Key voters are still up for grabs — Democrats have two months to take them
As Democrats prepare for the full engagement of the campaign season to begin after the conventions and Labor Day weekend, the political landscape seems so incredibly consistent; Joe Biden has held an average lead of nearly 8 percent, and his lead hasn’t dropped below 5 percent since mid-May. It may even appear like complacency is setting in.
It’s not. In fact, 2016’s results were a catalytic moment for organized Democratic campaigns to revise their approaches, their methodology, their messaging and critically analyze all of their tactics in the crucial final months. These essential changes were applied in the Midterm and off-year elections over the past three years in anticipation of being ready for November 3.
So, what’s changed as Joe Biden and Kamala Harris prepare for the final push?
The perennial false choice between persuading undecided voters and increasing Democratic turnout has been obliterated — with the underlying assumptions that grouped voters into turnout and persuasion universes based on racial or ethnic subgroups being rightfully discarded. Democrats are acutely focused on every target voter as a persuasion target, avoiding a narrower segmentation which over communicated with too few voters.
And there is absolutely no sense that the Biden campaign is losing sight of maintaining multiple paths to 270 electoral votes or taking any states for granted. Unlike the Trump campaign, they have dedicated their paid media resources on six essential states that need to flip — the three close states of Michigan, Pennsylvania and Wisconsin, and the three Sun Belt states of Florida, Arizona and North Carolina. And they’re keeping their eyes on states they may need to shore up support in, such as Minnesota and Nevada, which were also tight four years ago.
Conversely, the Trump campaign squandered their money across the playing field for most of the summer — spending eye-popping sums in states like Ohio, Iowa and Georgia where they may have needed bolstering but which were far from tipping point states where those investments would be most impactful.
Grassroots operations have been transformed in a remarkably short time from one focused on canvassing — once an essential strategy of door-knocking — to preparing for a voting climate where the vast majority of Democratic votes might not be in-person on Election Day. Less efficient paid operations have been superseded by engaged community groups who have built long term relationships outside of campaign months in the communities where they work, and relational organizing has been elevated to maximize the contact among people’s networks first and foremost.
And on a strategic level, Democrats have revamped their polling methodology to more accurately account for the electorate’s education, reach voters in different ways (using multi-modal polling) and consistently use polling alongside analytics to make efficient decisions through November. The argument made on The Hill here last week that certain Trump-supporting moderates are being brushed aside is just political posturing and is not grounded on data or supported by the past three years of electoral results.
All of that still leaves little room for error, however — and plenty of key objectives over the coming two-month sprint:
-Continue building a campaign that communicates to the diversity of the competitive states. There is no monolithic target voter. From the diversity of Arab voters in Southeast Michigan, to the panoply of Latino and Black voters in Florida, to the wide array of AAPI voters in Minnesota and Nevada, Democrats have invested in unprecedented outreach that is culturally appropriate to the diverse communities in the swing states they are targeting. This communication needs to continue to be central to Democrats’ strategy and should ramp up as voting methods and deadlines remain in flux.

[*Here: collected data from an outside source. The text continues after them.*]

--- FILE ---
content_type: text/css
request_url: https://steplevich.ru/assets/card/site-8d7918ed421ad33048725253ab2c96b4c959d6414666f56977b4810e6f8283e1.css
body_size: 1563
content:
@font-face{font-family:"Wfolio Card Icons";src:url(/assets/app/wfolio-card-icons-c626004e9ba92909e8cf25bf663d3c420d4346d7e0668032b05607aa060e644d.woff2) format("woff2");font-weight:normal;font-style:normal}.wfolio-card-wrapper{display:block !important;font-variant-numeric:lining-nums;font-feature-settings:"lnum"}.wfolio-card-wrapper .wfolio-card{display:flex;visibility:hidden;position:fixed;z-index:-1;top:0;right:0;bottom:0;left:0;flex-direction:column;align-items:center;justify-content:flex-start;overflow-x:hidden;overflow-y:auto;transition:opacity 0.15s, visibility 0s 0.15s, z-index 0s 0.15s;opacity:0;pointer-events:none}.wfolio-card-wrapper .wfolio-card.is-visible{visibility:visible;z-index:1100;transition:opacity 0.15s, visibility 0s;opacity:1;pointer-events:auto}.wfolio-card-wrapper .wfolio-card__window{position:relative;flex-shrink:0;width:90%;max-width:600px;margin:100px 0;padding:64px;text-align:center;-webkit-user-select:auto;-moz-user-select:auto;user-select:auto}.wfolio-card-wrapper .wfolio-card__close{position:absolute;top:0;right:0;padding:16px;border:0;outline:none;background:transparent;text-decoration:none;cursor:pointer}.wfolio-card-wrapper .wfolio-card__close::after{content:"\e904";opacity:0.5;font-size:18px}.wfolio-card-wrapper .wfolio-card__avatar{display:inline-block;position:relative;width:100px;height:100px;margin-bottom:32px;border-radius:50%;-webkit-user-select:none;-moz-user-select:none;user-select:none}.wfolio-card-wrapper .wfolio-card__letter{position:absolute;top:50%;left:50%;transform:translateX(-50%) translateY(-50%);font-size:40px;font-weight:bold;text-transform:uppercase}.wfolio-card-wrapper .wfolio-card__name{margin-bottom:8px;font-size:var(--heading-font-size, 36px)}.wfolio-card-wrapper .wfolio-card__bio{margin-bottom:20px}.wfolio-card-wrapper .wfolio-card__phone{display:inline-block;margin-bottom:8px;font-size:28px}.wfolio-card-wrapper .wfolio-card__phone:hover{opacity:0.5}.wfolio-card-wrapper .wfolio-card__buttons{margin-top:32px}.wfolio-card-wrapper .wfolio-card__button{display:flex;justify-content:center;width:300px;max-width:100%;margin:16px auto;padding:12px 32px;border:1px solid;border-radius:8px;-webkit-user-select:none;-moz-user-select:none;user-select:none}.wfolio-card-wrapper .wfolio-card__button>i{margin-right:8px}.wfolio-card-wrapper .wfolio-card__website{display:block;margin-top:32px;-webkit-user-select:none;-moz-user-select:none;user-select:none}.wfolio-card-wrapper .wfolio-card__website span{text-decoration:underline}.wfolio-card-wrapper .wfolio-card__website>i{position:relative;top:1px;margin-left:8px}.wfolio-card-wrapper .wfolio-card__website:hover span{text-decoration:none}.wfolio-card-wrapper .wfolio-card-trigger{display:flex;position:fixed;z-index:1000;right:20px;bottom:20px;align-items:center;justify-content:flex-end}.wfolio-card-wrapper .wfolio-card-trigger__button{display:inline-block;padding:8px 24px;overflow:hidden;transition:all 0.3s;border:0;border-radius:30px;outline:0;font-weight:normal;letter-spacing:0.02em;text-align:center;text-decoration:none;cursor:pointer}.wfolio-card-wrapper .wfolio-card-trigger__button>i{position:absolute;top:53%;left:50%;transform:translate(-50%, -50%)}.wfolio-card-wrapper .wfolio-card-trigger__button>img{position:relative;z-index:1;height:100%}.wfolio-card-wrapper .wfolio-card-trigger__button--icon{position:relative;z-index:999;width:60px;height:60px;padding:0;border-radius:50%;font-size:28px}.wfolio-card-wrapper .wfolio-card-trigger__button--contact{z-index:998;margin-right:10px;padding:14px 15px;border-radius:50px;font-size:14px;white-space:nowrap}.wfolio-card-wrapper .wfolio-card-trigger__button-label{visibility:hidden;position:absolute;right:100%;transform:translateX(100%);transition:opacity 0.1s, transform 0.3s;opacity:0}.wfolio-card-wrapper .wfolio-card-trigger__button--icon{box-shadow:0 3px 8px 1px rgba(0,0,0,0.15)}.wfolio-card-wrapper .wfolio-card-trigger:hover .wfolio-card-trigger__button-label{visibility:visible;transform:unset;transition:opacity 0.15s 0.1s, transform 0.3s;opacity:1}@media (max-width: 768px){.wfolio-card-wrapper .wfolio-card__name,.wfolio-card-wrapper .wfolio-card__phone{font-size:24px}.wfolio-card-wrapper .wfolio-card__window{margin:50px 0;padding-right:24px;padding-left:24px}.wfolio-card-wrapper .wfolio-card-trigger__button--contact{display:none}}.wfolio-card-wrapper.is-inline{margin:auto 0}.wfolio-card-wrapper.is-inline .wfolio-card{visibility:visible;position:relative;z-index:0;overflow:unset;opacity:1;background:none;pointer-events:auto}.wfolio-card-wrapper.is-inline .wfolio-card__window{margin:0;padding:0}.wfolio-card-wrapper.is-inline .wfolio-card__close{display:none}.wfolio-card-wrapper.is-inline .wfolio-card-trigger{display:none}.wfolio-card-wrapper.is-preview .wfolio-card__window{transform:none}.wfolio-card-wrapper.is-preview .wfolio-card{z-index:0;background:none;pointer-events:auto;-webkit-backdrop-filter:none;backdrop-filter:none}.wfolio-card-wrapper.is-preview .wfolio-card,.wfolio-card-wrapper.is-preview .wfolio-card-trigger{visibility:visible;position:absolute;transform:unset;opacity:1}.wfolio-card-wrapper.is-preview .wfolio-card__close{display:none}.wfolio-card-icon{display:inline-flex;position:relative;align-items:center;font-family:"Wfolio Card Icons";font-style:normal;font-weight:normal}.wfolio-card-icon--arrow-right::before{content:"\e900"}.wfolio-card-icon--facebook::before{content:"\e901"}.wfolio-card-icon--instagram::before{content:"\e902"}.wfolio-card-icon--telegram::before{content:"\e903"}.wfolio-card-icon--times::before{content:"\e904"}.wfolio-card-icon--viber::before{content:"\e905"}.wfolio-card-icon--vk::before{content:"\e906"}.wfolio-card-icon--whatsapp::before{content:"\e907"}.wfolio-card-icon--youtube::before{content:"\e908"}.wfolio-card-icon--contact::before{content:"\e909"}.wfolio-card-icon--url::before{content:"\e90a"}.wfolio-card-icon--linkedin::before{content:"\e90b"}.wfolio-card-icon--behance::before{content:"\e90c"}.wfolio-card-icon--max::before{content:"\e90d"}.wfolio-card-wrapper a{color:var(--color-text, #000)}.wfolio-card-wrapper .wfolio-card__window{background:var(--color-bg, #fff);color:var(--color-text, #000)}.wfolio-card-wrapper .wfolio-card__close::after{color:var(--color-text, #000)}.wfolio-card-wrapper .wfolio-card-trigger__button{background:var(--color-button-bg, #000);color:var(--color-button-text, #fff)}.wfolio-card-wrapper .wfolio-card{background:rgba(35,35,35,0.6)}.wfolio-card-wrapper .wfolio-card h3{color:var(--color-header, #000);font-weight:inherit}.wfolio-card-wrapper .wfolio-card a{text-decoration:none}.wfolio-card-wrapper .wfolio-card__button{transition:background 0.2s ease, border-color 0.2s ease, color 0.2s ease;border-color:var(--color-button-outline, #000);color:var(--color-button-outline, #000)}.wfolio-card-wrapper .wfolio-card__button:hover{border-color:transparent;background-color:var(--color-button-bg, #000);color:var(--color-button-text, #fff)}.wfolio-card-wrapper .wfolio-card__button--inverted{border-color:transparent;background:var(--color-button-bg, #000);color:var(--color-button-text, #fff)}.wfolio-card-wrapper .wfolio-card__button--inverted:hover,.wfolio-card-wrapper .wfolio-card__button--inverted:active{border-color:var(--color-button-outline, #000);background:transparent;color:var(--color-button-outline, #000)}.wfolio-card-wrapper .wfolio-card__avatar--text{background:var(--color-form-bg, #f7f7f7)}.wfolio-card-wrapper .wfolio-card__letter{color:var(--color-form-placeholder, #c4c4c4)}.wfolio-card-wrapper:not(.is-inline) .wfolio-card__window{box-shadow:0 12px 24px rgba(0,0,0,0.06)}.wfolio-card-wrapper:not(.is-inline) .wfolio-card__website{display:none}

-Maintain an atypical lead with seniors who Trump is directly threatening with outlandish attacks on the “far-left”. In almost all swing states, but in particular in Florida and Arizona, Biden has pulled into competitive territory because of how much he has gained with voters over 65 (an almost 20 percent swing since 2016).
-Build capacity to engage the communities whose support they’ve been cultivating since 2016 and before the pandemic. While the three Midwestern target states don’t have as much dynamic change as the rest of the country, the Sun Belt targets are states where the electorate is rapidly being born anew. While Florida has always featured a razor-edge margin, its electorate is completely different — with the vote increasing by 3 million since 2000. The Miami and Orlando, Fla., Raleigh and Charlotte, N.C., and Phoenix metro areas are some of the top-growing metro regions in the country, and even over the past four years the potential electorate has completely changed in these cities.
-Expand on gains realized in 2018 in the suburbs and with college-educated voters. Trump’s potential to reshape the suburbs and the voting patterns of college-educated voters was clear in the winter after his election — a trend that has become mainstream since I and many others have highlighted. With Trump’s failures on the coronavirus crisis, and his continued extremism, the ceiling has yet to be reached with these key voters.
At the end of the day, the path is clear—but there’s plenty left to do. And fear of a repeat of 2016 will only heighten the resolve to run a disciplined, efficient campaign until every ballot is counted.